> [Document extract]
..............................

# Schneider Altistart 48



## pudge565 (Dec 8, 2007)

Bump with details I forgot. The motor is running a blower fan which is above the motor driven by belts. The genset is an ex military set 100 KW.


----------



## JRaef (Mar 23, 2009)

pudge565 said:


> .. The nameplate is 96.4A start up current is about 160a.


Soft starters were my life for 20 years and I have seen this sort of thing countless times. This is most likely a case of someone seeing that the current limit setting CAN be set that low, so they think it will still work, when in fact it NEVER will. When I worked designing soft starters, we never allowed a current limit setting below 200% of FLC because of that. Competitors (Telemeccaneccalika being one of them) however, in a weird attempt to try to make theirs look "better", would allow setting theirs lower, some as low as 50% of motor FLC, even though their engineers should KNOW that any setting below 200% will only work on a motor that is uncoupled from ANY load. It's one of those decisions obviously made by marketing people, not engineers. Unfortunately, 99% of users don't have the time to learn these sort of details in advance, most people in the industry see only one or two soft starters in their LIFETIME. So in a way, I always though it was irresponsible to do that. Nonetheless it's very common now, because when one did it and specs were written requiring that, others felt compelled to follow. OK, enough ranting.

..............................

> [Information shown]
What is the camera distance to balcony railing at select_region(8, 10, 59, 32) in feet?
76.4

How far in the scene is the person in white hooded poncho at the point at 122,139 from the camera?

..............................

> [What you will do]
1) Echo the Altistart 48 thread word for word, starting with "# Schneider Altistart" and going on through "set 100 KW.".
2) For each statement, answer yes or no according to the Altistart 48 thread, and quote the words of the thread that decide it: (a) The genset is an ex military set rated at 100 KW. (b) The blower fan is mounted below the motor. (c) When JRaef designed soft starters, current limit settings below 200% of FLC were permitted.

> [Answers per task]
1)
# Schneider Altistart 48



## pudge565 (Dec 8, 2007)

Bump with details I forgot. The motor is running a blower fan which is above the motor driven by belts. The genset is an ex military set 100 KW.

2)
(a) Yes: "The genset is an ex military set 100 KW."
(b) No: "a blower fan which is above the motor driven by belts."
(c) No: "we never allowed a current limit setting below 200% of FLC"